§ **Consignes**
- A) Selon l'article sur Spike Fuck, de quelle nationalité est l'artiste ?
- B) Prolongez l'article sur Spike Fuck en reprenant après sa dernière phrase.

§ **Extrait sélectionné**
-*-

18 mai 2017

Qui est Spike Fuck, l’artiste post-punk découvert par Rick Owens ?

Écrivant tantôt du point de vue d’un homme, tantôt de celui d’une femme, Spike Fuck nuance de sa sensibilité contemporaine l’archétype du musicien maudit, post-punk et marginal, aux morceaux teintés par la noirceur de l’addiction aux drogues. L’Australienne a fait de son statut d’outsider un atout.

-*-

§ **Données**
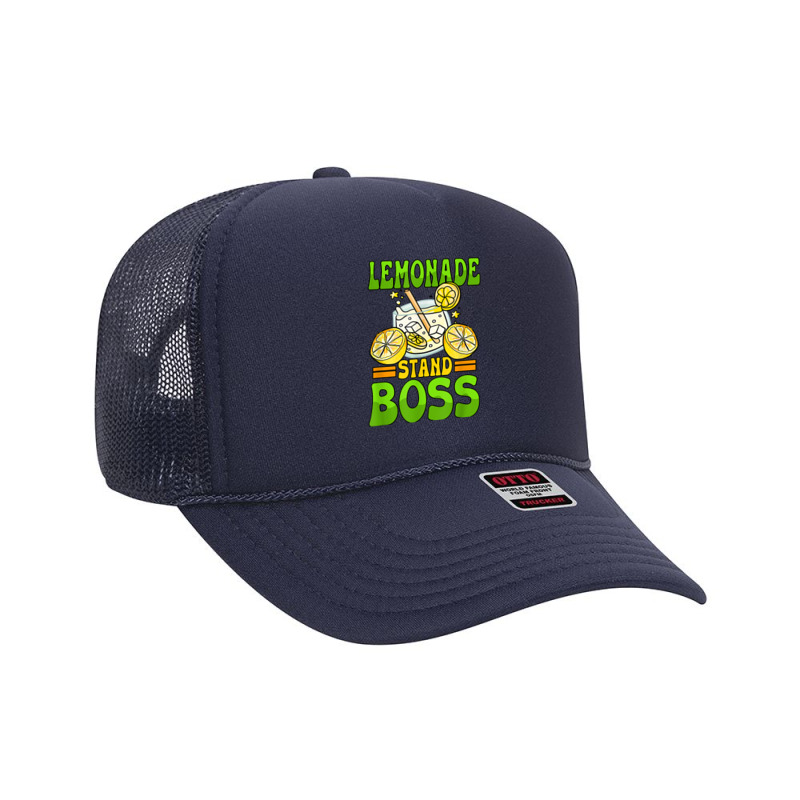 Lemonade Stand Boss T Shirt Foam Trucker Hat by daecuvifysha | Artistshot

-*-

§ **Réponses**
- A) Spike Fuck est australienne.

- B)
Portrait par Rick Owens

Avec son nom qui pique et qui nique, on n’imagine pas Spike Fuck en ambassadrice délicate d’une pop asexuée et parfumée à la violette. Avec son look de suburban boy au teint diaphane, son mullet et ses mèches roses qui parfois désunissent sa blondeur, et cet air un peu désolé qui voile son regard, cette transsexuelle de Melbourne n’a pas non plus choisi la voie outrancière qui collerait, musicalement, avec cet épineux et libidineux pseudo. Son premier EP, Smackwave, la révèle au contraire en crooner punk sensible, inspirée par la new wave du tournant des années 70/80, avec des reflets troublants de Bowie et Joy Division. Même le clip dérangeant de Tomorrow We Get Healthy, où elle finit par s’arracher le visage et laisser un œil sombrer dans un lavabo, ne parvient pas tout à fait à en faire une bête de foire transgenre.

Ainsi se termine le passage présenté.